Using my tiny slow cooker (it’s a Crock Pot® brand slow cooker, as are all of my slow cookers – and only because I’ve used them for years and find them very reliable) to make candles is a true pleasure: no fuss, no muss. Using a slow cooker water bath replaces using a stovetop double boiler, and there are no waxy bowls to clean out afterward. Sounds good, right?
Basically, I just poured the beeswax pastilles into the empty glass container – a recycled candleholder – and added a little coconut oil. The filled glass then went into the crock and boiling water was (very carefully) poured around the outside of the glass (from a glass measuring cup to ensure that none of the water splashed into the candle itself) until it came up about halfway on the candle.

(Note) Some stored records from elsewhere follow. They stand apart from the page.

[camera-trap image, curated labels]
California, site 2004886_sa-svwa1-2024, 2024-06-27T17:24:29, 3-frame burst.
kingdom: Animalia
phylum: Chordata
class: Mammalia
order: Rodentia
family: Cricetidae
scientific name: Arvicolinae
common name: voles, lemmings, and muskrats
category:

The lid was then placed over the crock and the slow cooker was turned to high. Melting time!
After about an hour or so, the wax had melted completely, but the glass holder was only about 2/3 full, so I added more pastilles. A lot more pastilles. I would estimate that I added about another 1/2 cup to the already melted wax. Then, I put the lid back on and let it continue to melt.
After about 45 minutes, the newly-added wax had melted completely. I stirred it to ensure that there weren’t any residual chunks of wax left, then carefully removed the jar from the crock. I wore my rubber kitchen gloves (the kind you use for dishwashing) and it provided enough protection from the very-hot glass jar. The candle “rested” for 10 minutes, then I set about the task of sinking the wick.
Placing the wick turned out to be a lot of fun (not really). I had purchased beeswax-coated hemp fiber wick, and had a pen ready to affix the wick to; unfortunately, the pen didn’t work because of how the clip was placed, so I had to go to Plan B (always have a Plan B): use a wooden chopstick and masking tape. It worked perfectly!
After about an hour, the candle was solid, and I trimmed the wick to 1″ above the wax.
It looked like a “real” candle…but the real test was would it burn like a real candle? It burned perfectly, and when blown out, there was very little smoke and smell from the (lead-free) wick.
Would I make candles using this method again? Definitely. While I could have added many drops of essential oil to the melted wax to create a specific scent, I enjoy the simple, clean, beeswax fragrance. Thank you, bees!